The new regime significantly expands existing transparency register obligations, introduces a more rigorous UBO identification framework, and imposes enhanced reporting and compliance requirements.
Companies operating in or with the EU – including foreign entities – should begin preparing without delay by reassessing their ownership and control structures, documentation processes, and reporting systems to ensure timely compliance with the AMLR.
Key changes
- Harmonized EU-wide framework
The AMLR will replace key elements of national regimes, including the German Anti-Money Laundering Act (Geldwäschegesetz, GwG). It establishes a uniform transparency standard across the EU, significantly curtailing national discretion and aiming to eliminate fragmentation in UBO identification and reporting.

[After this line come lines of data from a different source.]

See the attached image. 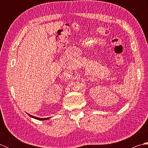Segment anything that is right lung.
Segmentation results:
<instances>
[{
	"instance_id": "obj_1",
	"label": "right lung",
	"mask_w": 148,
	"mask_h": 148,
	"mask_svg": "<svg viewBox=\"0 0 148 148\" xmlns=\"http://www.w3.org/2000/svg\"><path fill=\"white\" fill-rule=\"evenodd\" d=\"M29 114V116H30V117H32V118H35V119H38V120H46V119H49L50 118H37V117H36V116H32V115H30V114Z\"/></svg>"
}]
</instances>
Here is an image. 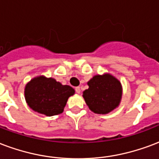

A central feature of the new regime is the interconnection of national transparency registers via a European platform, enabling authorities to access consistent ownership information across EU Member States.
- Action required! Expanded definition and identification of UBOs
The AMLR revises the concept of beneficial ownership and introduces a mandatory dual assessment approach:
Ownership test:
- A shareholding or controlling interest of 25% or more triggers UBO status (a stake of exactly 25% is sufficient to meet the threshold)
- In high-risk sectors, thresholds may be reduced to as low as 15%
Control test:
- Applies in parallel with ownership test, not just as a fallback mechanism
- Captures contractual, voting, and de facto control arrangements
Only where the dual assessment yields no identifiable UBO may senior managing officials be reported as a fallback – without qualifying as UBO.
- Action required! Enhanced reporting obligations for UBOs
The scope and granularity of the data to be reported will be significantly expanded:
Personal data will include (among others):
- Place and full date of birth
- Full residential address
- Personal identification numbers
- Citizenship(s)
Structural data requirements include:
- Full ownership chains/organizational charts
- Ownership percentages at every level of the structure
Entities will also be required to document the complete identification process, including the reasoning applied when including or excluding individuals as UBOs.
- Action required! Stricter timelines and continuous compliance
The AMLR introduces a shift towards stricter timelines and continuous compliance obligations:
- Initial reporting must take place immediately after incorporation, in any event within 28 days
- Any relevant changes to be filed immediately and no later than within 28 days
- A mandatory annual review of UBO data will be required
- Action required! Broader scope – Including non-EU entities
The new rules extend transparency register obligations beyond EU-incorporated companies. Non-EU entities may be required to register UBO, in particular where they are:
- Acquiring real estate within the EU
- Entering into business relationships with EU companies (subject to a risk-based assessment)
- Engaging in public procurement or high-value transactions
Nominee arrangements must be disclosed, including the identity of the nominator and its beneficial owners.
Trusts and similar legal arrangements will be required to disclose all relevant identifying information, including details of settlors, trustees and beneficiaries.
- Strengthened enforcement and sanctions
The AMLR requires EU Member States to introduce effective and dissuasive sanctions, including:
- Administrative fines
- Deregistration of non-compliant entities
- Restrictions on voting rights
- Bans on dividend distributions
The local sanctions frameworks are expected to be published in the next days.
Outlook
While the AMLR is expected to facilitate UBO assessments in cross-border structures in the long term, the new rules will initially result in increased complexity and administrative burden. In particular, the broadened definition of UBO, enhanced data requirements, and the introduction of continuous compliance obligations will require companies to reassess and adapt their current processes.
Companies should begin preparing now by reviewing existing transparency register entries, aligning internal processes with the new requirements, and mapping complex ownership structures early.
Further guidance from the European Commission is expected and will be critical in clarifying outstanding interpretation questions.